Master Soumy : « le Mali est notre héritage commun »
Dans une atmosphère détendue et joyeuse, le rappeur malien Master Soumy qui était de passage à Dakar (Sénégal), a rencontré notre équipe de rédaction.
Bonjour Master Soumy, c’est un plaisir de te rencontrer. Faut dire que tu as été assez virulent lors tes dernières apparitions…
Bonjour. C’est vrai que j’ai été assez virulent et parfois très agressif vis-à-vis de notre système de gouvernance. Je tiens à le rappeler, je m’attaque à un système et jamais à une personne. Depuis un moment déjà, je me suis assigné la mission de sensibiliser le peuple, de le conscientiser, de susciter des réflexions sur les maux qui minent notre société. Artiste engagé et activiste que je suis, je n’hésite pas non plus à proposer des solutions à nos problèmes, même quand elles ne sont pas entendues.
Dès 1996, j’ai été influencé par des rappeurs comme Didier Awadi ou encore MC Solaar, dont les textes ont toujours été porteurs de messages forts. Ainsi pour moi, un texte de rap n’a de sens que lorsqu'il est engagé.

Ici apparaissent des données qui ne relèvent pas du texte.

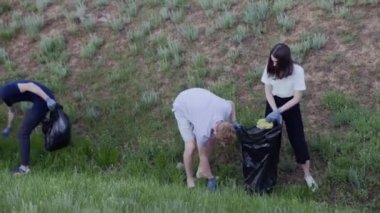 Bir grup öğrenci çöp torbasında çöp topluyor. Plastik kirliliği ve çevresel sorun kavramı. Plastikten doğanın gönüllü temizliği.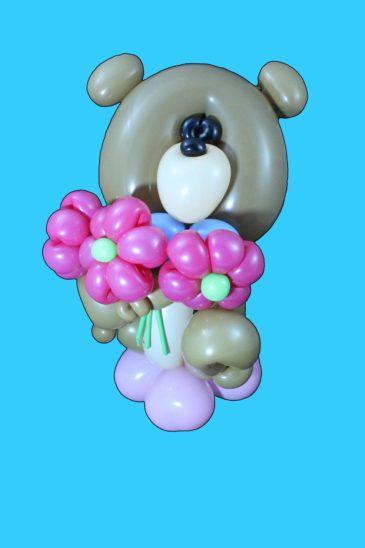 Cute bear with flowers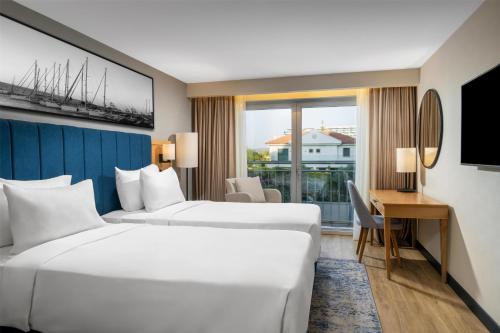 a hotel room with two beds and a desk at Radisson Blu Resort & Spa Cesme in Cesme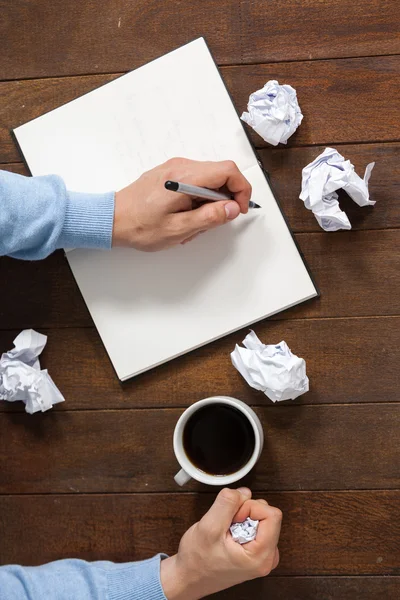 Man crumpling paper while writing — Stock Photo, Image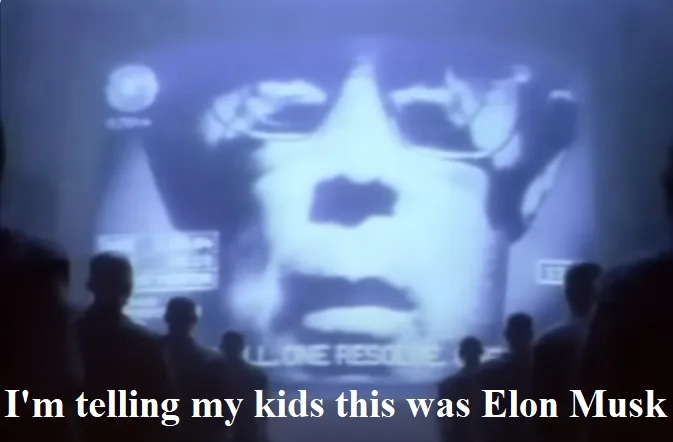 A grainy, blue-tinted image shows a large projected face of a man wearing glasses, with silhouettes of people in the…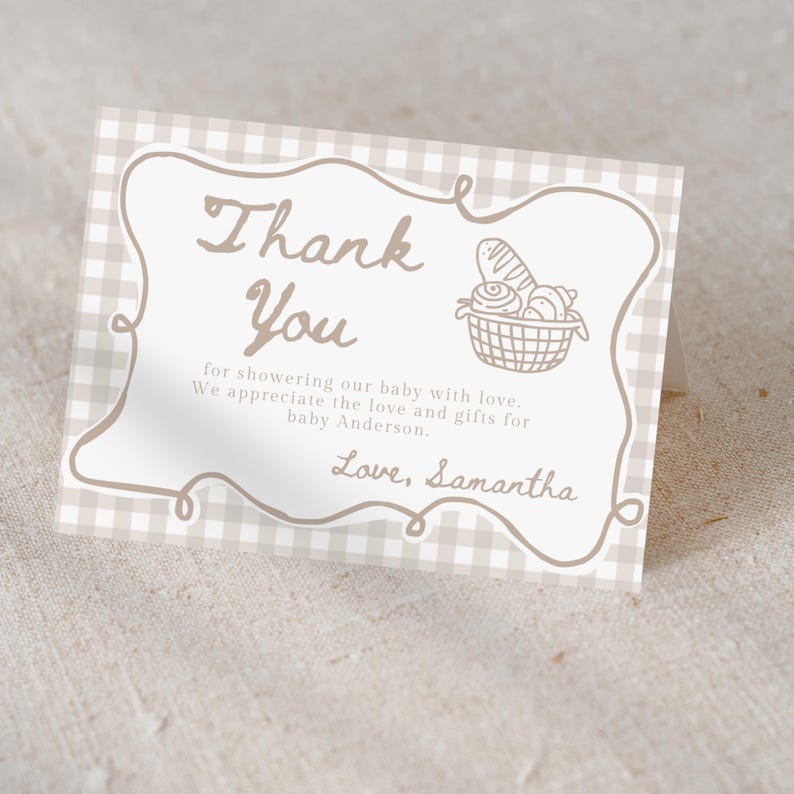 May include: A folded thank you card with a beige gingham pattern background. The card features a decorative border and the words "Thank You" in a handwritten style. A basket of bread is illustrated on the right. The text reads "for showering our baby with love...Love, Samantha."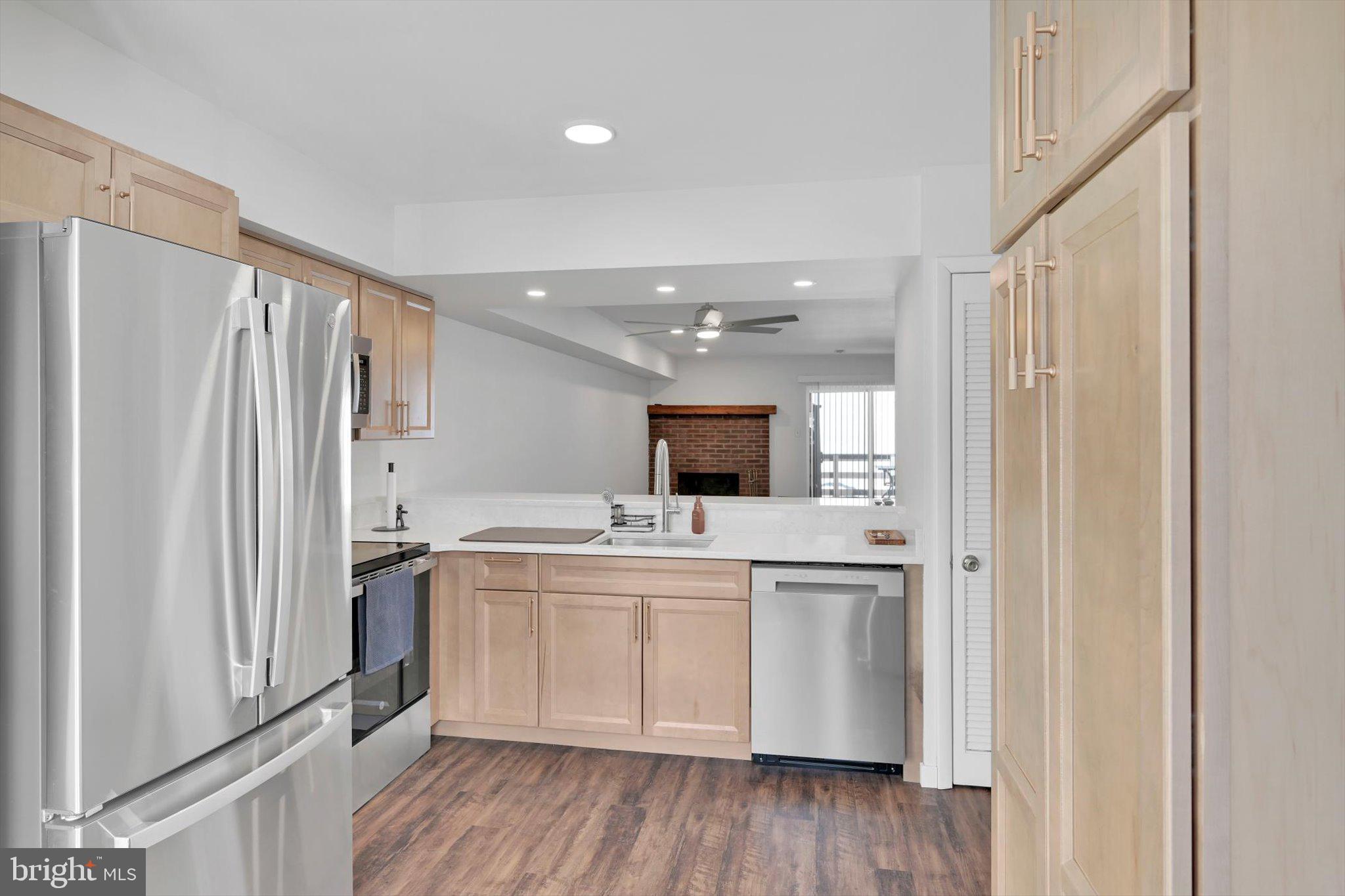2604 Village Road Orwigsburg, PA 17961 - Photo 9 of 24 a kitchen with a sink a refrigerator and cabinets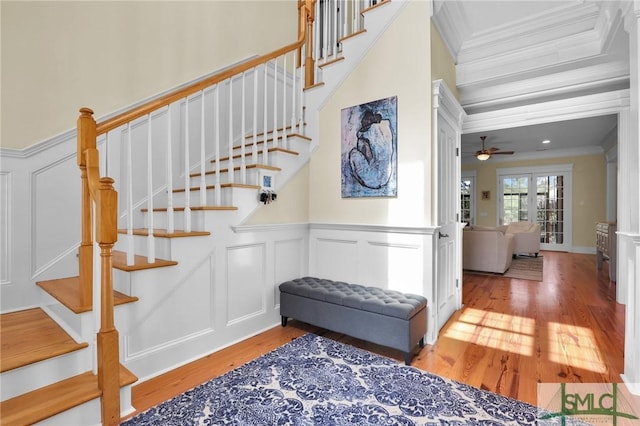 stairs with ornamental molding, wainscoting, wood finished floors, a decorative wall, and a ceiling fan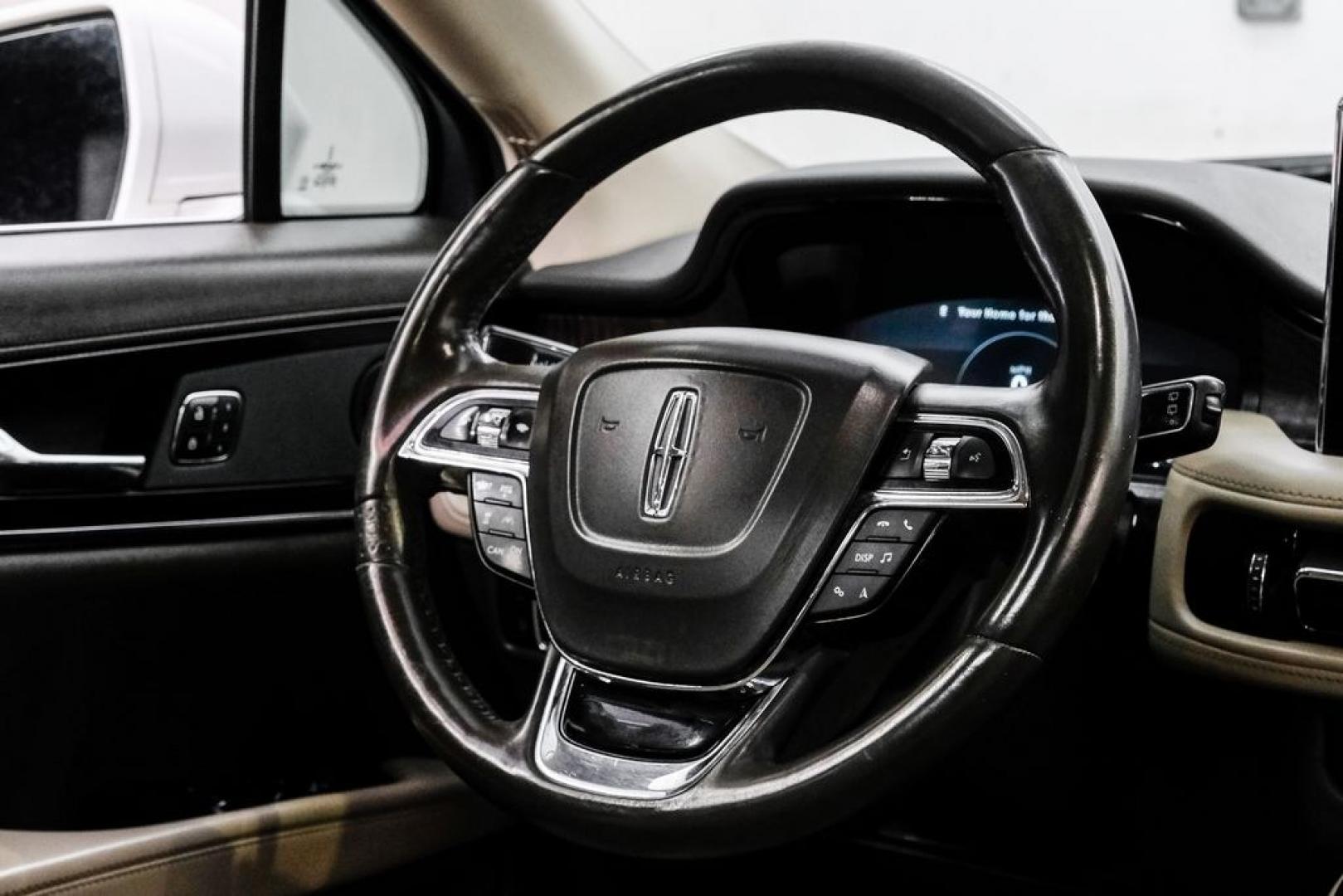 2021 White /Sandstone Lincoln Nautilus Reserve (2LMPJ6K98MB) with an 2.0L Turbocharged engine, Automatic transmission, located at 15300 Midway Rd., Addison, TX, 75001, (972) 702-0011, 32.958321, -96.838074- Photo#20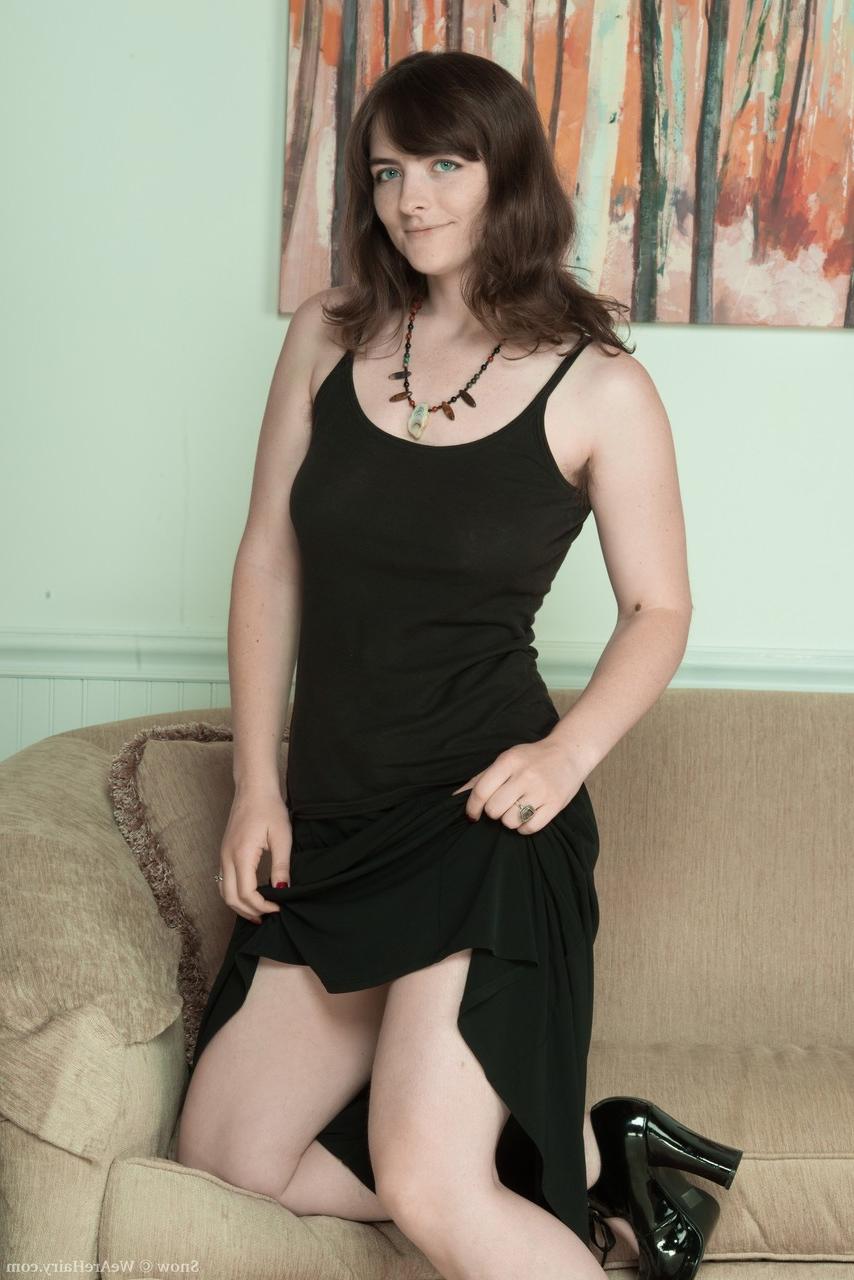 20P Pale skinned brunette Snow removes black dress and spreads her hairy bush wide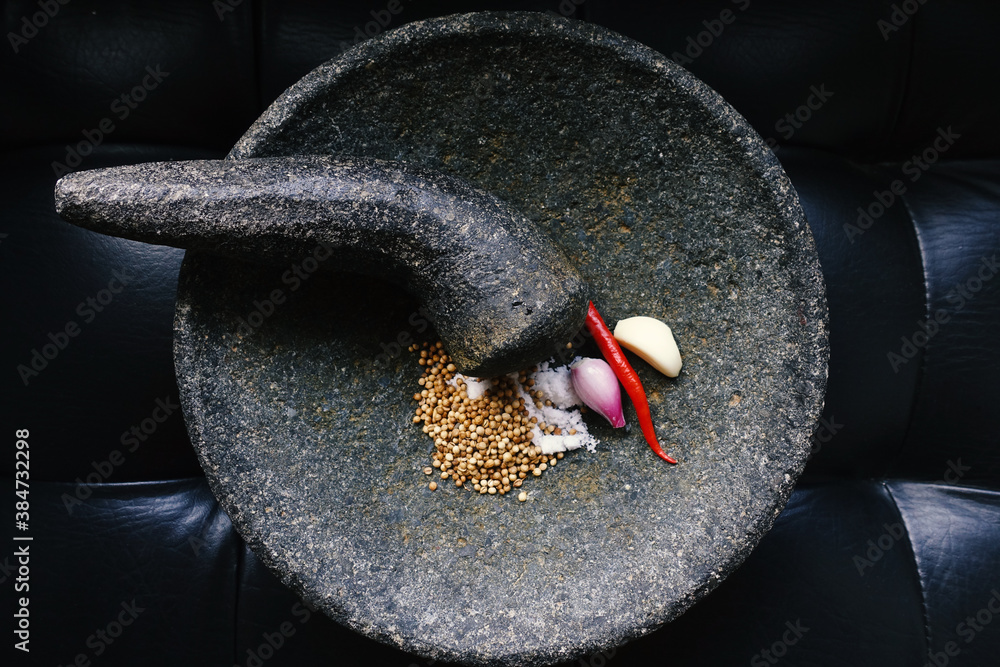 Stockfoto Indonesian traditional spices on stone mortar, traditional tools or grinder made of stone called 'coet' or 'cobek' | Adobe Stock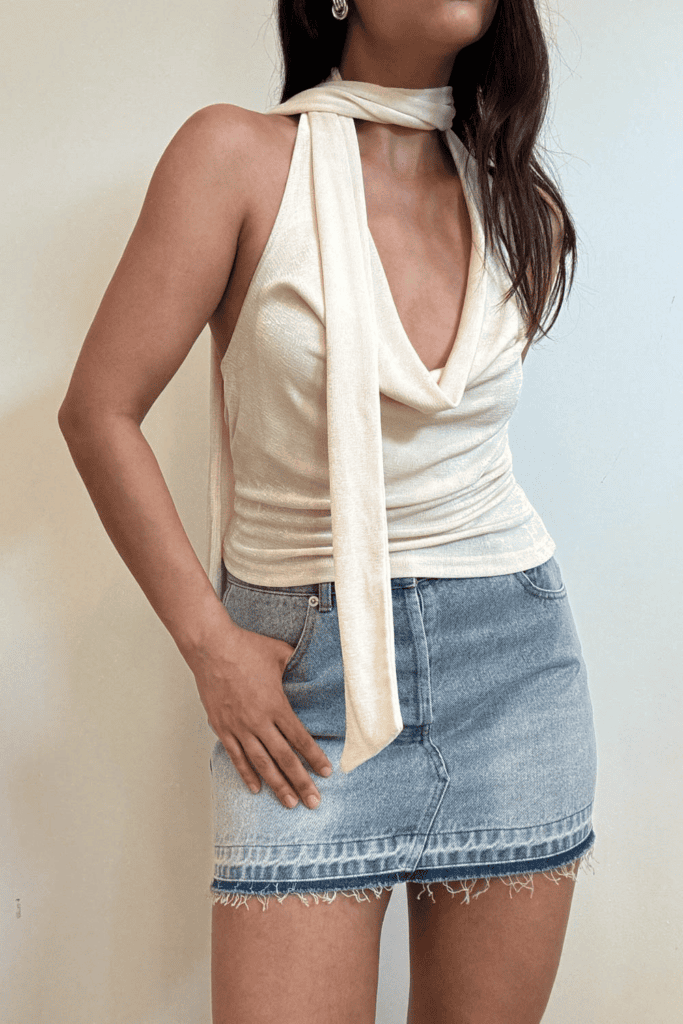 Woman in stylish top and denim skirt.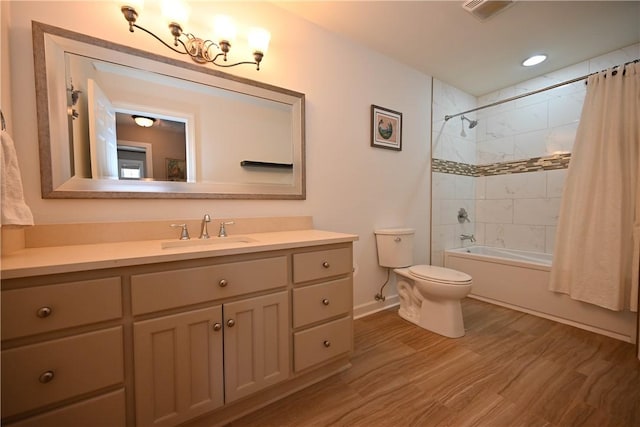 full bathroom with hardwood / wood-style floors, toilet, vanity, and shower / tub combo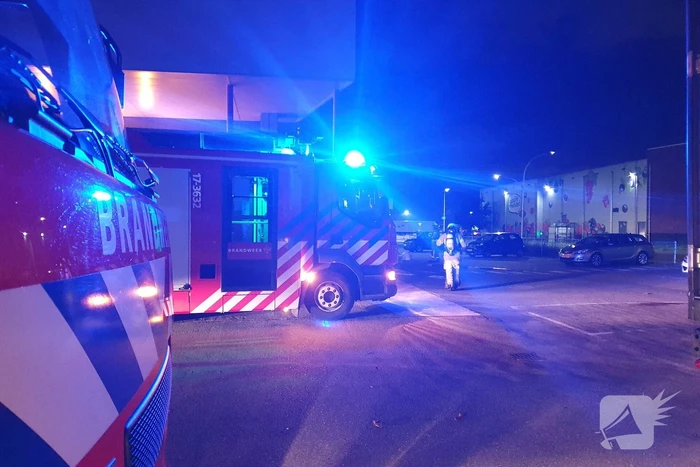 Rookontwikkeling door brand in perscontainer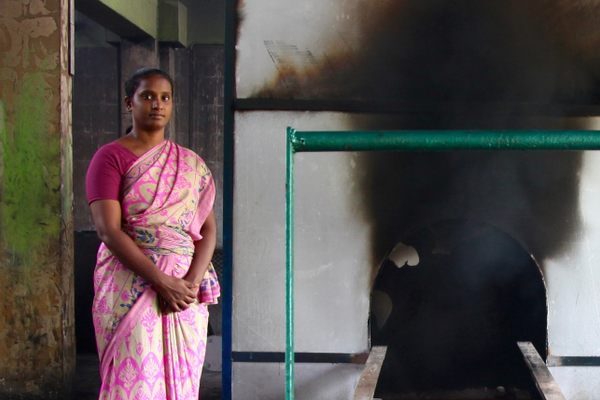 Crematorium assistant Divya Raju and a furnace operator pose in front of an active furnace.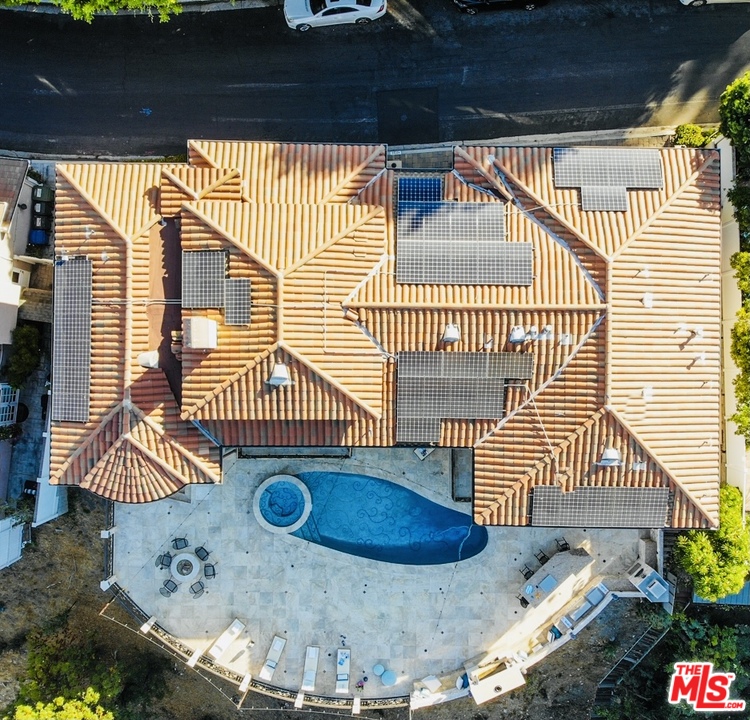 1236 Stradella Road Los Angeles, CA 90077 - Photo 3 of 26 a view of a balcony with a potted plant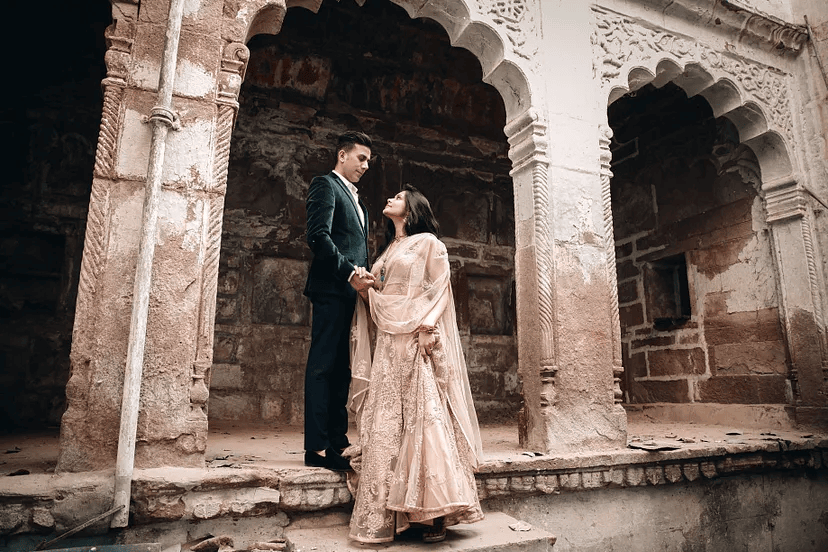 Authentic pre-wedding photography in Jodhpur, showcasing a couple’s bond with hand-holding poses.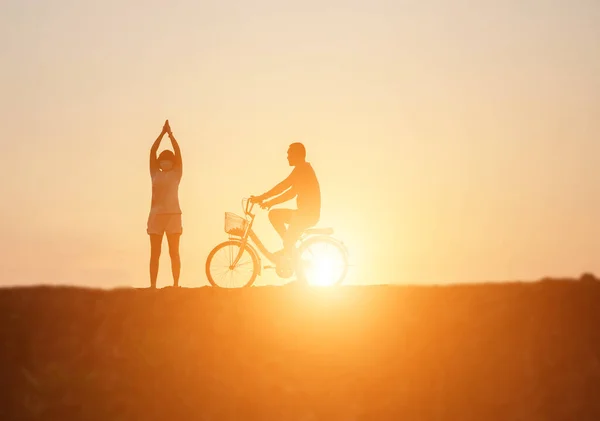 对夫妇驾驶自行车快乐时间日落的剪影 — 图库照片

En dehors du rap, je me joins volontiers aux autres jeunes leaders du pays, pour des manifestations dans la rue. C’est le prolongement logique de mon engagement artistique.
Nous savons que tu es à Dakar pour prendre des équipements qui te serviront à lancer le Journal Télévisé Rappé (JTR) au Mali. Ce programme représente t-il une opportunité pour ton combat ?
Ce programme est un véritable tremplin ! C’est un concept que j’ai découvert sur les réseaux sociaux et j’ai tout de suite eu envie de le reproduire. Je compte réaliser le JTR avec d’autres artistes maliens engagés. Notre société est pleinement ancrée dans l’oralité et vouloir diffuser l’information par le canal du rap qui est un genre musical très apprécié, est à mon sens une superbe idée.
J’ai déjà eu la chance de participer à un épisode du JTR du Sénégal, pour contester la révision de la constitution malienne, envisagée par notre président et son gouvernement. Par mon reportage, j’ai voulu rappeler à tout le peuple malien, un précieux article de la constitution de 1992, qui défend toute révision quand l’intégrité territoriale est perturbée. L’occupation du nord-Mali est un secret de polichinelle, nous ne pouvions simplement pas accepter une révision constitutionnelle dans ces conditions.
Justement, en tant que musicien, qu’as tu à dire de la situation du nord-Mali ?
Primo, rappeler à tous que le Mali est notre héritage commun. Notre diversité ethnique et culturelle devrait être perçue comme une richesse et un atout, non comme un motif de séparation.
À mes frères du nord qui ont pris les armes pour exprimer leur mécontentement, j’aimerais adresser un message de paix. Leur mouvement armé peut se transformer en un parti politique, qui fasse ses revendications dans le respect de l’esprit démocratique.
J’aimerais aussi interroger la communauté internationale sur la nature réelle de son action au Mali. Je n’arrive pas à comprendre que malgré les forces de la Mission des Nations Unies au Mali (MINUSMA), celles de l’opération barkhane lancée par la France, sans oublier les troupes du G5 Sahel, nous sommes toujours qualifiés de foyer à tension.
J’aimerais que la France en particulier, clarifie sa position dans ce conflit. La devanture de son ambassade au Mali est devenue une place à sit-in, car le peuple pense que c’est elle qui continue d’entretenir cette guerre, pour ses intérêts égoïstes.
En tant que musicien dans ce contexte tendu, je dois toujours lancer des messages qui touchent le peuple, les autorités et même la communauté internationale.
Tu as participé au tournage du film Mali blues. Ce genre de reportage peut-il selon toi, favoriser le retour de la paix dans ton pays ?
Déjà je voudrais saluer le courage des réalisateurs de ce film-documentaire, une vaillante équipe allemande qui s’est donnée 3 années de travail acharné sur ce projet.
Le film propose une autre image du Mali qui n’est perçu aujourd’hui que comme terre de conflits, de djihadisme et de souffrance. Cette réalisation a le mérite de montrer un Mali vivant, c’est très plaisant.
Mali Blues interpelle aussi l’état malien sur la nécessité d’une politique de gouvernance qui intègre toutes les régions sans exception. Quand certains se sentent abandonnés et délaissés, ils nourrissent naturellement des désirs de rébellion.
Master Soumy, un mot sur ton actualité musicale ?
Je prépare actuellement un album hors série. Il ne contiendra que peu de titres. Mais il abordera des questions importantes. Au menu, une analyse de quelques faits sociaux qui affectent notre paisible cohabitation.
Je prépare aussi des concerts à travers l’Afrique et sur d’autres continents.